• Directions:
A. List the section headings in the article on the proposed Pennsylvania fuel-tax pause.
B. Continue the article on the proposed Pennsylvania fuel-tax pause from the point where it stops.

Text under study Block Start

State Sen. Lisa Boscola is floating a 60-day pause on Pennsylvania’s gasoline and diesel taxes, pitching it as fast relief for drivers as wholesale fuel costs jump and pump prices climb. Her plan would lean on borrowing to temporarily replace lost Motor License Fund revenue, and she is asking fellow senators in Harrisburg to sign on as co-sponsors. For now, the memos are making the rounds, but the proposals have not yet been introduced as formal bills.

What Boscola is proposing

In her co-sponsorship memos, Boscola calls for a 60-day halt to the state’s 57.6-cents-per-gallon gasoline tax and 74.1-cents-per-gallon diesel tax, with authority to issue bonds to cover the shortfall, according to the Pennsylvania State Senate gas memo and a parallel Pennsylvania State Senate diesel memo. In the gas memo she asks colleagues to “temporarily suspend the state gasoline tax for 60 days,” while the diesel memo makes a similar case to give businesses some breathing room.

Both documents stress that the pause would be short term and specifically note that they were still only memos, not yet filed as full-blown bills, when they began circulating.

Why she says it is needed

Fuel prices have jumped this week as global oil markets react to the widening conflict in the Middle East, pushing pump prices higher in Pennsylvania and across the country, according to reporting from PhillyVoice, which cites analysis from GasBuddy. AAA’s state tracker shows Pennsylvania’s average price near $3.66 per gallon on March 11, according to AAA, and GasBuddy analysts cited by PhillyVoice warned prices could climb further if shipping disruptions continue.

Boscola is framing the tax holiday as a quick, targeted move to give commuters and freight operators a little immediate cushion while markets sort themselves out.

Funding and trade-offs

Pennsylvania relies heavily on fuel-tax revenue to pay for roads, bridges and some public-safety costs, according to PennDOT and state advisory reports, so a pause would carve into that income stream. The memos propose using bonds to fill the temporary gap in the Motor License Fund so transportation projects and Pennsylvania State Police funding would not be cut, though taking on that debt would shift costs to future budgets and add interest payments.

Text under study Block End
Supplied material Block Start

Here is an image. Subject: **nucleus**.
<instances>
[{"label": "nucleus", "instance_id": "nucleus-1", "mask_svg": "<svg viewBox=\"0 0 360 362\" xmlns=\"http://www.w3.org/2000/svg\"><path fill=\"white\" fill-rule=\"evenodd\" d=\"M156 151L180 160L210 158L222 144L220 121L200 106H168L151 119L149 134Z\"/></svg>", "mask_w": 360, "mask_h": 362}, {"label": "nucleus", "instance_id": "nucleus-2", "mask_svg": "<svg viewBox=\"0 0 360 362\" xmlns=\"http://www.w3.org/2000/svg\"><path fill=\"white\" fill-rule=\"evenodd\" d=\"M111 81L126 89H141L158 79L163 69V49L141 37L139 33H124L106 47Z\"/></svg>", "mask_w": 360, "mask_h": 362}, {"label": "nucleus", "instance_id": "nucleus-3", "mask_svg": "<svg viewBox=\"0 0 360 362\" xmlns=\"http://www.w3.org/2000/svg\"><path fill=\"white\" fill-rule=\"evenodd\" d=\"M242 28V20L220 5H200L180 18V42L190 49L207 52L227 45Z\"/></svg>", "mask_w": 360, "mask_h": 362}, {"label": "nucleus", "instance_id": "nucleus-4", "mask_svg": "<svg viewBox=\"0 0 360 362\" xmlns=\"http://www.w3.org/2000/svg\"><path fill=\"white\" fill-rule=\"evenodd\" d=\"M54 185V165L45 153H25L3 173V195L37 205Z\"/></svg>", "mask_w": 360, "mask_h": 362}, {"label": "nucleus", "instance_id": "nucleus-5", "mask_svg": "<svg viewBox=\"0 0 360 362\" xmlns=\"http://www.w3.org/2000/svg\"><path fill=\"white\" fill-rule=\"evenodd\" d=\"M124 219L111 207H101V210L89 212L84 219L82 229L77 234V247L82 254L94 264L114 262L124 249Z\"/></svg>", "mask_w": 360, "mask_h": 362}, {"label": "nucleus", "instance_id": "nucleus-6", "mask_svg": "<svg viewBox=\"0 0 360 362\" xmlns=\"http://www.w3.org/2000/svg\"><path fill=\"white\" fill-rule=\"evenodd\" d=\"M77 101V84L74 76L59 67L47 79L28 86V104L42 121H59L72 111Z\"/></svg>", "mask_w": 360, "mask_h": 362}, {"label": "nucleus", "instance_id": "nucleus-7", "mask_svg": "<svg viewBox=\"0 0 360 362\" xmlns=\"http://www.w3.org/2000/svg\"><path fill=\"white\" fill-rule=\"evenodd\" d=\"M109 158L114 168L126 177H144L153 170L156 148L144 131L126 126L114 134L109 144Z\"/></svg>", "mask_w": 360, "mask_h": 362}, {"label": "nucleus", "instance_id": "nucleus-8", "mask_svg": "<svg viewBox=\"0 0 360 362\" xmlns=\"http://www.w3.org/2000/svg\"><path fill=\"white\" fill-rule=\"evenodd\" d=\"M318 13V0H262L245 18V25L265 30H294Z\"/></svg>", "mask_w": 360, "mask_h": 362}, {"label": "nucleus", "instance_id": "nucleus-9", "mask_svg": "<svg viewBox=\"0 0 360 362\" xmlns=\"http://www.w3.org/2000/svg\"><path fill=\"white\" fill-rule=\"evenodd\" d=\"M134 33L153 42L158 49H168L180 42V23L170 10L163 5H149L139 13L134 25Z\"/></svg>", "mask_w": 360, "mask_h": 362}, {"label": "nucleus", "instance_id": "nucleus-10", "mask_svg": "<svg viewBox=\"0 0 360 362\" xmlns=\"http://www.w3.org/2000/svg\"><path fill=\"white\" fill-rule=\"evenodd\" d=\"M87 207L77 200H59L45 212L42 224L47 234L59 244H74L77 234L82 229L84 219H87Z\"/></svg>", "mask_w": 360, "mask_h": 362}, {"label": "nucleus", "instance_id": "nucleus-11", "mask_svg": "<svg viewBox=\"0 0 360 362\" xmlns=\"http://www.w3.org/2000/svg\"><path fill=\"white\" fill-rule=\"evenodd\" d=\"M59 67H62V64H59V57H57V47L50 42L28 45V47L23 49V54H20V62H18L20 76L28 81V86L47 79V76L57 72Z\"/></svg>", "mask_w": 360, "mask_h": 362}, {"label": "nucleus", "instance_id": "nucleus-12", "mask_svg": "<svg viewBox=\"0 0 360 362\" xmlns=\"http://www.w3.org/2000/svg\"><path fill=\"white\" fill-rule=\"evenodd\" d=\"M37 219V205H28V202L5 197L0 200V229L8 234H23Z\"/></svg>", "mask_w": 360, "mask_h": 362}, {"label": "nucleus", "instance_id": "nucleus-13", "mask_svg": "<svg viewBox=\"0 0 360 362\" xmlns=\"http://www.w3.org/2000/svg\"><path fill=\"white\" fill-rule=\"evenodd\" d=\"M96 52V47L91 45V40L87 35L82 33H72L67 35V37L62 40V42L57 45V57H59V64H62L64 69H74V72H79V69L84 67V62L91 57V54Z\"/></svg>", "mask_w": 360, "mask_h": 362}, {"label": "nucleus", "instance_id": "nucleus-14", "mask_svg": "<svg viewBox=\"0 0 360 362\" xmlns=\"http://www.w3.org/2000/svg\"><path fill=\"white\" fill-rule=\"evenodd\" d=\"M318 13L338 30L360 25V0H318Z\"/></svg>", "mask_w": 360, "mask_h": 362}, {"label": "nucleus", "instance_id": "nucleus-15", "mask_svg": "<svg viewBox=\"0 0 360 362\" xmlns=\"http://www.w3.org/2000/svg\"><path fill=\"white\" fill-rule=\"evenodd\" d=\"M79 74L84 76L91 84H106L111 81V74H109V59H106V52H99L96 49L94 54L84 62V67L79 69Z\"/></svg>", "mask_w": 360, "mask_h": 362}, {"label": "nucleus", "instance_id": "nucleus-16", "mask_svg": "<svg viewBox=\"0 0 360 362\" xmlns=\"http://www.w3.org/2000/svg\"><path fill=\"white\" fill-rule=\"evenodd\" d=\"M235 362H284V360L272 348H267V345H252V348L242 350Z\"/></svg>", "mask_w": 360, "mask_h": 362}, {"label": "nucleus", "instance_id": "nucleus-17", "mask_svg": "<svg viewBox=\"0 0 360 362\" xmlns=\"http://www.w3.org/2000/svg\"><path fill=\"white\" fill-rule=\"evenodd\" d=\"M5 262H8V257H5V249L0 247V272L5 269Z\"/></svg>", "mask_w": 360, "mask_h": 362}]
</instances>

Supplied material Block End

• Answers for each item:
A.
What Boscola is proposing
Why she says it is needed
Funding and trade-offs

B.
Research on earlier short-term fuel-tax breaks suggests that only part of the tax cut typically shows up as lower prices at the pump. The Penn Wharton Budget Model has found that suspensions usually send only a portion of the savings back to drivers while reducing near-term transportation revenue.

How likely is it to pass

Right now, Boscola’s idea is still in the talk-it-over stage. The memos are circulating among senators, but no bills have been formally introduced, and state leaders had not publicly endorsed the plan as of a report from CBS News Pittsburgh, which noted that the proposal lands just as pump prices have spiked.

If lawmakers take it up, they will be weighing short-term relief at the pump against the cost to transportation funding, or they might decide to chase other ideas like more targeted rebates or one-time help for lower-income households.

Whether Boscola’s 60-day pause gets real traction will depend on how fast prices move next and how the politics play out in Harrisburg. In the coming days, legislators will decide whether to turn the memos into bills, try to reshape the proposal, or back some other form of gas-price relief.